Caliph of the Hafsid Sultanate
- Reign: 1370–1394
- Predecessor: Abu al-Baqa Khalid
- Successor: Abd al-Aziz II
- Born: 1329
- Died: 3 June 1394 (aged 64–65) Hafsid Sultanate
- Dynasty: Hafsids
- Religion: Islam

= Abu al-Abbas Ahmad II =

Hafsid ruler of Ifriqiya from 1370 to 1394
Abu al-Abbas Ahmad II (أبو العباس أحمدر) (reigned 1370–1394) was a Hafsid Caliph of Ifriqiya. He restored the Hafsid kingdom to full power after a period of disarray which followed the invasion of Ifriqiya led by Abu Inan Faris of the Marinids. He reigned during the Barbary Crusade of 1390, a brief military expedition by French and Genoese crusaders.

== Biography ==

Abul-Abbas Ahmad II was the emir of Constantine, and later Constantine and Béjaïa, and the son of Abu Abdullah Muhammad, son of Abu Yahya Abu Bakr II.

By 1350, Constantine was virtually independent of the Caliph in Tunis, and from 1351 to 1356, Ahmad fought with the Tunisian branch of the Hafsid dynasty. In 1356, the Marinid sultan Abu Inan Faris deprived him of his possessions, but already in 1357 the sultan returned to Morocco, and Ahmad - to his possessions.

In 1366, Ahmad captured Bejaia from his cousin Abu Abdullah ibn Abu Zakaria, son of Abu Zakaria Yahya, another son of Abu Yahya Abu Bakr II.

In 1370, he easily captured present-day Tunisia and achieved the deposition of Caliph Khalid II, after which he was proclaimed the new ruler. His first measures on the throne were aimed at putting an end to the Bedouin uprising (1371) and alleviating the hardships of farmers.

Between 1371 and 1381, step by step, Ahmad II regained power in the south and southeast of Ifriqiya and finally conquered the Zab region. After 1381, he worked to strengthen power in the south to prevent the revival of local emirates. Due to the rivalry between the Marinids and the Abdelwadids and the struggle between them, the western border of the Hafsids' possessions remained calm.

Questions about scenes in pictures:
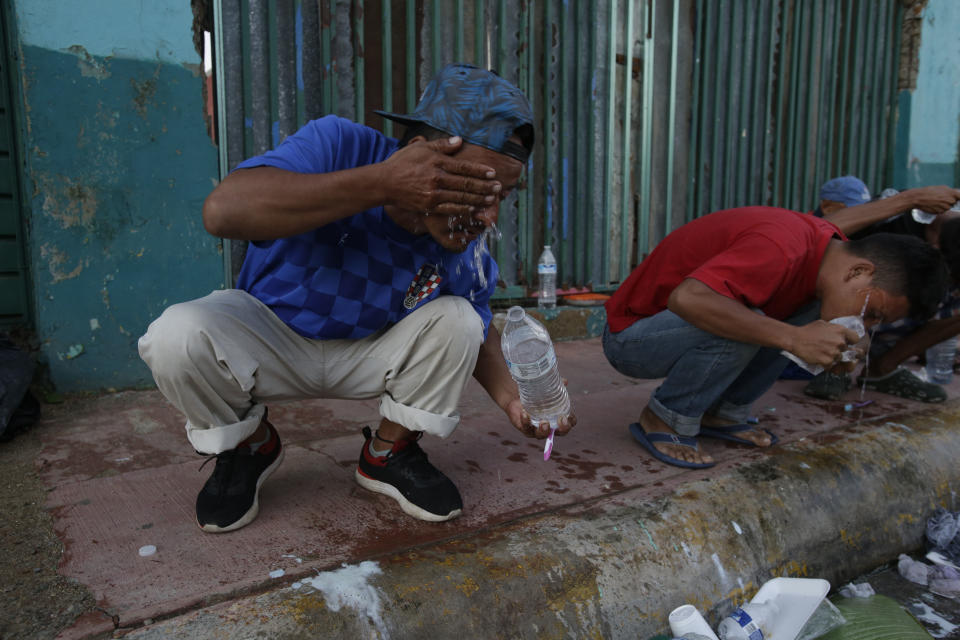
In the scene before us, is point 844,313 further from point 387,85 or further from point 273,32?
point 273,32

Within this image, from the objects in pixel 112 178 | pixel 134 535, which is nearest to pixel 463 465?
pixel 134 535

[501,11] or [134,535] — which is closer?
[134,535]

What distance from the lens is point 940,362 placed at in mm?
3855

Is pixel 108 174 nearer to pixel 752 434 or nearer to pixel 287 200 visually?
pixel 287 200

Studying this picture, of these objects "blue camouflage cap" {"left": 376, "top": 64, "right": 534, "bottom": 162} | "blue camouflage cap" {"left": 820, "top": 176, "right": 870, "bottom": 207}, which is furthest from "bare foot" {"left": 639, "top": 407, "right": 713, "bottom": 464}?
"blue camouflage cap" {"left": 820, "top": 176, "right": 870, "bottom": 207}

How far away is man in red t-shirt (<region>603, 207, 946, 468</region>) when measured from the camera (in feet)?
6.79

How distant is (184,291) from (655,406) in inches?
90.1

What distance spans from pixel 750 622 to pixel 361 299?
1.33 m

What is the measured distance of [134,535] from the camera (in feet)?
5.36

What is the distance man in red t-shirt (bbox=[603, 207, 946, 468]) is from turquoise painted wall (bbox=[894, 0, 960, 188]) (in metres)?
5.40

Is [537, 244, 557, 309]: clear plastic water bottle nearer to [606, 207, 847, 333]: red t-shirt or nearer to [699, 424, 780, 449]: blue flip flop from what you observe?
[606, 207, 847, 333]: red t-shirt

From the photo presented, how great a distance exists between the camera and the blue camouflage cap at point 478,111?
1601mm

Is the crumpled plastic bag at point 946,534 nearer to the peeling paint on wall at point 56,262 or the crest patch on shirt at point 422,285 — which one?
the crest patch on shirt at point 422,285

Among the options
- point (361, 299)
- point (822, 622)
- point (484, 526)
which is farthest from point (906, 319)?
point (361, 299)
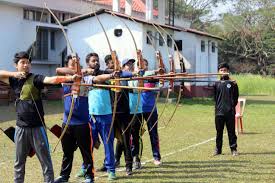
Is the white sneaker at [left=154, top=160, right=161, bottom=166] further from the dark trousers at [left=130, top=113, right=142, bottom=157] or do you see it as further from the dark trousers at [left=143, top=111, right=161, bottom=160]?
the dark trousers at [left=130, top=113, right=142, bottom=157]

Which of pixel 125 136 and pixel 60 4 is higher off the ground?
pixel 60 4

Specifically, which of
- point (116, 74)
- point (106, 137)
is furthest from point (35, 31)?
point (116, 74)

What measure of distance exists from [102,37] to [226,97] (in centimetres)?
1643

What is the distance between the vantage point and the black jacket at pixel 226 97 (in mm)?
9367

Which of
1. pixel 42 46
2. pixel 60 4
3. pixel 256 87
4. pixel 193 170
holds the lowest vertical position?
pixel 193 170

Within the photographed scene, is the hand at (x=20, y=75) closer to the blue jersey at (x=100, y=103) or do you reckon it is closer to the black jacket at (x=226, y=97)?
the blue jersey at (x=100, y=103)

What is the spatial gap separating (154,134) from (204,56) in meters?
23.2

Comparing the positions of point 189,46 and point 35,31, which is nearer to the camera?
point 35,31

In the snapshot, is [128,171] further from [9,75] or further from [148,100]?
[9,75]

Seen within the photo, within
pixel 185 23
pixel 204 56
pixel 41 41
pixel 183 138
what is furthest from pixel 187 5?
pixel 183 138

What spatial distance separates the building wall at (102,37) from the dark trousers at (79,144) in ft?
59.2

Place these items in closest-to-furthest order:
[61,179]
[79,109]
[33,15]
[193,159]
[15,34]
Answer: [79,109] → [61,179] → [193,159] → [15,34] → [33,15]

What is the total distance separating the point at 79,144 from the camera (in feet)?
22.0

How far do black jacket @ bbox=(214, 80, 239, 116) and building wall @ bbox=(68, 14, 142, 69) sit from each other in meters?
15.4
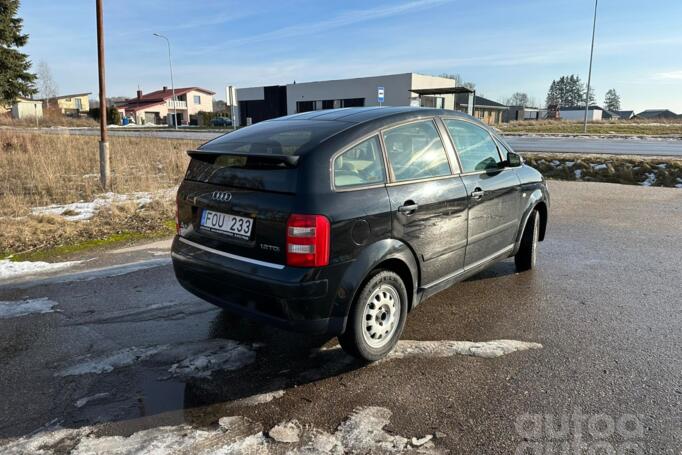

Exercise 1:
According to the biography of Abu al-Abbas Ahmad II, which region did he finally conquer between 1371 and 1381?
Exercise 2:
Turn the stretch of the records from the line containing "How far do black" through the end of the records into a Markdown table with columns n and Line, numbering each row and skipping blank lines. Leave the pictures out.

Expected answer 1:
The Zab region.

Expected answer 2:
| n | Line |
|---|---|
| 1 | How far do black jacket @ bbox=(214, 80, 239, 116) and building wall @ bbox=(68, 14, 142, 69) sit from each other in meters? |
| 2 | 15.4 |